▶ **What you will do**:
Please copy all of the records below word for word, leaving out the pictures.

▶ **Data for the task**:
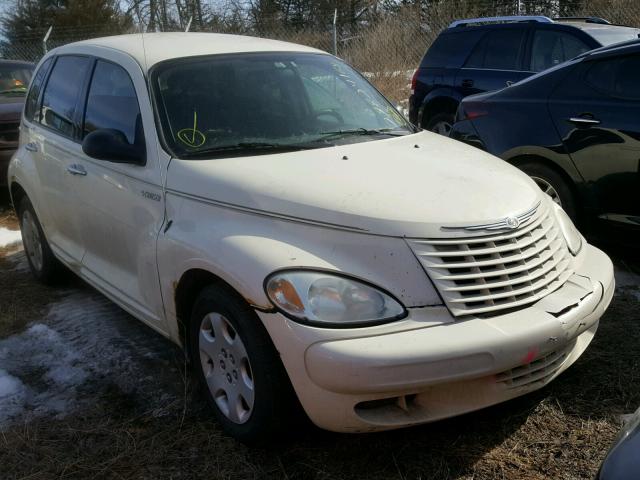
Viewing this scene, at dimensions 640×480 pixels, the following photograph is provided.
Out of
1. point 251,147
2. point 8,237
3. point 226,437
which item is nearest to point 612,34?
point 251,147

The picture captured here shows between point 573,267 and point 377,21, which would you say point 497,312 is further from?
point 377,21

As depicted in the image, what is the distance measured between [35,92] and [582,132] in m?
3.91

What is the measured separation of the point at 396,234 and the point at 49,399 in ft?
6.60

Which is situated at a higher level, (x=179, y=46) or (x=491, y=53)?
(x=179, y=46)

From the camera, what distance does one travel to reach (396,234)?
2600 millimetres

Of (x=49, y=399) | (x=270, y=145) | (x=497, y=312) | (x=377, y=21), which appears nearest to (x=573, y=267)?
(x=497, y=312)

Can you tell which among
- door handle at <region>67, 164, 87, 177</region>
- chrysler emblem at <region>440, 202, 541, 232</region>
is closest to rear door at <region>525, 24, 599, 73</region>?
chrysler emblem at <region>440, 202, 541, 232</region>

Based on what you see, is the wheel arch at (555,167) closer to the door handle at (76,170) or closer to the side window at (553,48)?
the side window at (553,48)

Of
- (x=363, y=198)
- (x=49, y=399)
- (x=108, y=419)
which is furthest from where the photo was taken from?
(x=49, y=399)

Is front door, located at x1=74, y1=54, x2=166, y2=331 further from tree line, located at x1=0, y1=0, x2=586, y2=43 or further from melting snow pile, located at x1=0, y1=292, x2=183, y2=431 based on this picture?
tree line, located at x1=0, y1=0, x2=586, y2=43

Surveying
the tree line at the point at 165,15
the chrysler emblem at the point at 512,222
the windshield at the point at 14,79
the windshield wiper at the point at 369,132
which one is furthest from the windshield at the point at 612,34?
the tree line at the point at 165,15

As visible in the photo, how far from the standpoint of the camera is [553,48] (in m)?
7.62

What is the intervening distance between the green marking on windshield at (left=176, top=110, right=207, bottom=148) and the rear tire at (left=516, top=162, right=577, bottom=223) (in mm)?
2632

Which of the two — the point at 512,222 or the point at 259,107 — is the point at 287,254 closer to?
the point at 512,222
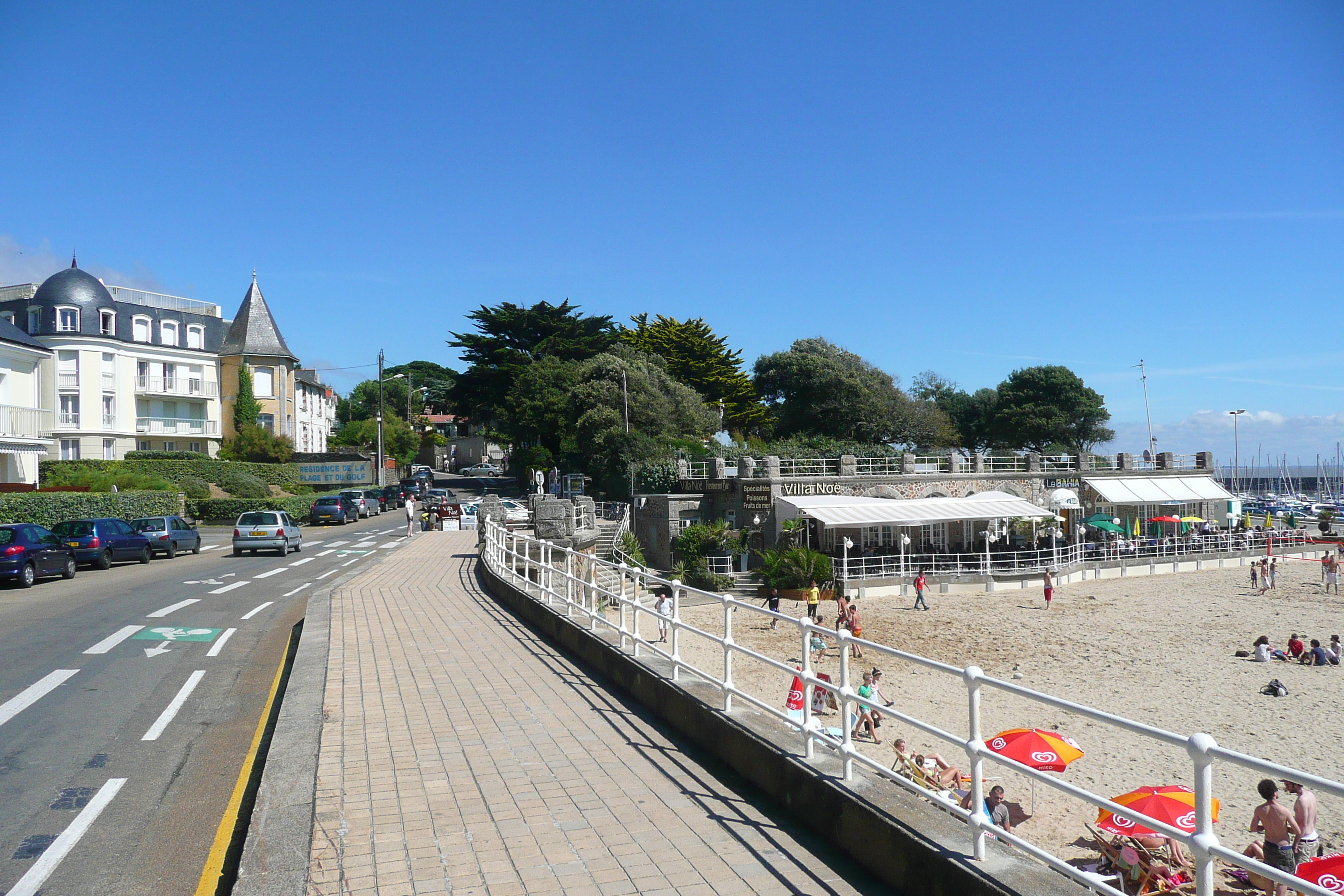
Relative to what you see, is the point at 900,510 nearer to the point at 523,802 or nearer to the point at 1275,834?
the point at 1275,834

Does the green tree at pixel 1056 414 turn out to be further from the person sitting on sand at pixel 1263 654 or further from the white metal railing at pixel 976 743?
the white metal railing at pixel 976 743

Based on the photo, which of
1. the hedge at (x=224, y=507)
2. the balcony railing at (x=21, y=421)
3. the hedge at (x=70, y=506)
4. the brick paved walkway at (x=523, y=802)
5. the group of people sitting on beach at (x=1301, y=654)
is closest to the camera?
the brick paved walkway at (x=523, y=802)

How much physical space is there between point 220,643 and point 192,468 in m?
39.7

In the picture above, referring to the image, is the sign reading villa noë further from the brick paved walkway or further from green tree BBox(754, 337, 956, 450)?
the brick paved walkway

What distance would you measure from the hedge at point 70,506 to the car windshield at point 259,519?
167 inches

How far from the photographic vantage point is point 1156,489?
48219 millimetres

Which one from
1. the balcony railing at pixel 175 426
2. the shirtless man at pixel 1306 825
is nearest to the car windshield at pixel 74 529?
the shirtless man at pixel 1306 825

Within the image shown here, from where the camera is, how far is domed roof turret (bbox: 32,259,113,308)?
49312mm

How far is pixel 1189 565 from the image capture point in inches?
1713

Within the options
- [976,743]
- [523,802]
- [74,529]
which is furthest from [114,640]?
[74,529]

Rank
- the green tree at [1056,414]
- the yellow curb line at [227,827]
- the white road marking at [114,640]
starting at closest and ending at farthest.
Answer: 1. the yellow curb line at [227,827]
2. the white road marking at [114,640]
3. the green tree at [1056,414]

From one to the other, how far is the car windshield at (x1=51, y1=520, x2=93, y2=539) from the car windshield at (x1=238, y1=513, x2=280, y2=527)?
5087 millimetres

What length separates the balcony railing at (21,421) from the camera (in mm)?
31125

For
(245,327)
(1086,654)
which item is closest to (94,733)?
(1086,654)
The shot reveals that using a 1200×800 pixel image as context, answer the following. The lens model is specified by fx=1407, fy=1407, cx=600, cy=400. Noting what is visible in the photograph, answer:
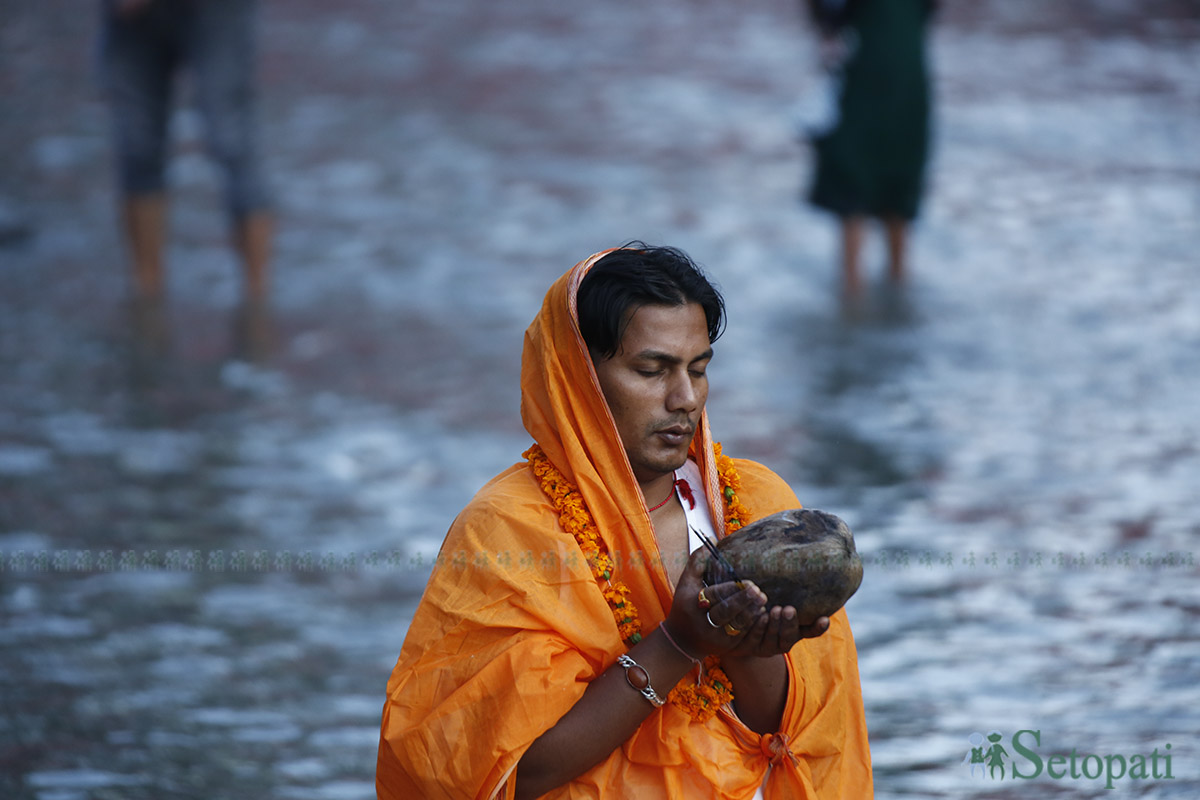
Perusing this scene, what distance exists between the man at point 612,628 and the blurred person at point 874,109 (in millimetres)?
4842

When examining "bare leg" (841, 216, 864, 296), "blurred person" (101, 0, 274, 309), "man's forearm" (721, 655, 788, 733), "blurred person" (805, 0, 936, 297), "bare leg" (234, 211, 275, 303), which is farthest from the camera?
"bare leg" (841, 216, 864, 296)

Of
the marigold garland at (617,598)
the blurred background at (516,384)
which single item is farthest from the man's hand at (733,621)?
the blurred background at (516,384)

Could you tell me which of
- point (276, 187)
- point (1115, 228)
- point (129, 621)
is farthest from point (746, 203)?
point (129, 621)

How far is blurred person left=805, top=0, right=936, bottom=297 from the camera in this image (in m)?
6.95

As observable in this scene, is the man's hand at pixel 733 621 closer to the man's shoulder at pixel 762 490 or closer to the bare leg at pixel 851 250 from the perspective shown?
the man's shoulder at pixel 762 490

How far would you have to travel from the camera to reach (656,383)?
2316 mm

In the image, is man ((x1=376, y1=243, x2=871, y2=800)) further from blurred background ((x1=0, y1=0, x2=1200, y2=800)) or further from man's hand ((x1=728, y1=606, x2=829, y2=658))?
blurred background ((x1=0, y1=0, x2=1200, y2=800))

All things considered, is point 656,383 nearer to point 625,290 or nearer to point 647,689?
point 625,290

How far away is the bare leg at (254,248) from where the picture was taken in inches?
264

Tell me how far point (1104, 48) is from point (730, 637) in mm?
11156

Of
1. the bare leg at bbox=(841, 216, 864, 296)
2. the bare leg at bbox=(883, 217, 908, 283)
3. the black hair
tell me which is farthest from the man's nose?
the bare leg at bbox=(883, 217, 908, 283)

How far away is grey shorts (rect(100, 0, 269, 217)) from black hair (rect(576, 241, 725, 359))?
453 cm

▶ **Output of the exercise**:
Viewing this scene, at dimensions 640×480 pixels, the following photograph is provided.
Out of
1. point 251,147
2. point 8,237
3. point 226,437
which item is nearest to point 612,34?
point 251,147

The picture captured here shows between point 573,267 and point 377,21, which would you say point 497,312 is further from?
point 377,21

As depicted in the image, what is the distance measured between [35,92] and [582,132] in m?
3.91

What is the measured separation of the point at 396,234 and the point at 49,399 in ft?
6.60

Which is situated at a higher level, (x=179, y=46) or (x=491, y=53)?
(x=179, y=46)

From the camera, what distance does one travel to reach (396,234)?
2600 millimetres

Of (x=49, y=399) | (x=270, y=145) | (x=497, y=312) | (x=377, y=21), which appears nearest to (x=573, y=267)?
(x=497, y=312)

Can you tell which among
- door handle at <region>67, 164, 87, 177</region>
- chrysler emblem at <region>440, 202, 541, 232</region>
is closest to rear door at <region>525, 24, 599, 73</region>?
chrysler emblem at <region>440, 202, 541, 232</region>

Based on what you see, is the wheel arch at (555,167) closer to the door handle at (76,170) or closer to the side window at (553,48)?
the side window at (553,48)

Of
- (x=363, y=198)
- (x=49, y=399)
- (x=108, y=419)
which is furthest from where the photo was taken from?
(x=49, y=399)

Is front door, located at x1=74, y1=54, x2=166, y2=331 further from tree line, located at x1=0, y1=0, x2=586, y2=43 or further from melting snow pile, located at x1=0, y1=292, x2=183, y2=431 based on this picture?
tree line, located at x1=0, y1=0, x2=586, y2=43

Surveying
the tree line at the point at 165,15
the chrysler emblem at the point at 512,222
the windshield at the point at 14,79
the windshield wiper at the point at 369,132
which one is furthest from the windshield at the point at 612,34?
the tree line at the point at 165,15

As visible in the photo, how far from the standpoint of the camera is [553,48] (in m)?
7.62

What is the intervening distance between the green marking on windshield at (left=176, top=110, right=207, bottom=148) and the rear tire at (left=516, top=162, right=577, bottom=223) (in mm)?
2632

Which of the two — the point at 512,222 or the point at 259,107 — is the point at 287,254 closer to?
the point at 512,222
Relative to what you see, is the point at 900,510 nearer to the point at 523,802 or nearer to the point at 1275,834?
the point at 1275,834

Does the green tree at pixel 1056 414 turn out to be further from the person sitting on sand at pixel 1263 654 or further from the white metal railing at pixel 976 743?
the white metal railing at pixel 976 743

Based on the photo, which of
1. the hedge at (x=224, y=507)
2. the balcony railing at (x=21, y=421)
3. the hedge at (x=70, y=506)
4. the brick paved walkway at (x=523, y=802)
5. the group of people sitting on beach at (x=1301, y=654)
is closest to the camera?
the brick paved walkway at (x=523, y=802)

How much physical space is there between point 220,643 and point 192,468 in m?
39.7

In the picture above, referring to the image, is the sign reading villa noë further from the brick paved walkway or further from green tree BBox(754, 337, 956, 450)?
the brick paved walkway

What distance would you measure from the hedge at point 70,506 to the car windshield at point 259,519?
167 inches

How far from the photographic vantage point is point 1156,489?
48219 millimetres

Which one from
1. the balcony railing at pixel 175 426
2. the shirtless man at pixel 1306 825
is nearest to the car windshield at pixel 74 529?
the shirtless man at pixel 1306 825

Within the image shown here, from where the camera is, how far is domed roof turret (bbox: 32,259,113,308)?
49312mm

How far is pixel 1189 565 from the image capture point in inches?
1713

Within the options
- [976,743]
- [523,802]
- [74,529]
which is furthest from [114,640]?
[74,529]

Rank
- the green tree at [1056,414]
- the yellow curb line at [227,827]
- the white road marking at [114,640]
starting at closest and ending at farthest.
Answer: 1. the yellow curb line at [227,827]
2. the white road marking at [114,640]
3. the green tree at [1056,414]

From one to the other, how far is the car windshield at (x1=51, y1=520, x2=93, y2=539) from the car windshield at (x1=238, y1=513, x2=280, y2=527)?
5087 millimetres

What length separates the balcony railing at (21,421) from the camera (in mm)?
31125

For
(245,327)
(1086,654)
which item is closest to (94,733)?
(1086,654)
The shot reveals that using a 1200×800 pixel image as context, answer the following. The lens model is specified by fx=1407, fy=1407, cx=600, cy=400. Noting what is visible in the photograph, answer:
Perusing this scene, what distance exists between the man at point 612,628 and the blurred person at point 874,109 (in millimetres)?
4842

When examining "bare leg" (841, 216, 864, 296), "blurred person" (101, 0, 274, 309), "man's forearm" (721, 655, 788, 733), "blurred person" (805, 0, 936, 297), "bare leg" (234, 211, 275, 303), which is farthest from the camera?
"bare leg" (841, 216, 864, 296)

Of
the marigold garland at (617,598)
the blurred background at (516,384)
which single item is farthest from the man's hand at (733,621)?
the blurred background at (516,384)

Could you tell me which of
- point (276, 187)
- point (1115, 228)
- point (129, 621)
is farthest from point (746, 203)?
point (129, 621)

How far is blurred person left=805, top=0, right=936, bottom=297 from the camera in this image (in m)?
6.95

As observable in this scene, is the man's hand at pixel 733 621 closer to the man's shoulder at pixel 762 490 or closer to the bare leg at pixel 851 250 from the perspective shown?
the man's shoulder at pixel 762 490

How far would you have to travel from the camera to reach (656,383)?
2316 mm

In the image, is man ((x1=376, y1=243, x2=871, y2=800)) further from blurred background ((x1=0, y1=0, x2=1200, y2=800)) or further from man's hand ((x1=728, y1=606, x2=829, y2=658))?
blurred background ((x1=0, y1=0, x2=1200, y2=800))

All things considered, is point 656,383 nearer to point 625,290 or nearer to point 647,689?
point 625,290

How far away is the bare leg at (254,248) from where the picture was taken in inches?
264

Tell me how far point (1104, 48) is from point (730, 637) in mm?
11156

Of
1. the bare leg at bbox=(841, 216, 864, 296)
2. the bare leg at bbox=(883, 217, 908, 283)
3. the black hair
tell me which is farthest from the man's nose?
the bare leg at bbox=(883, 217, 908, 283)

How far away is grey shorts (rect(100, 0, 269, 217)) from black hair (rect(576, 241, 725, 359))?
453 cm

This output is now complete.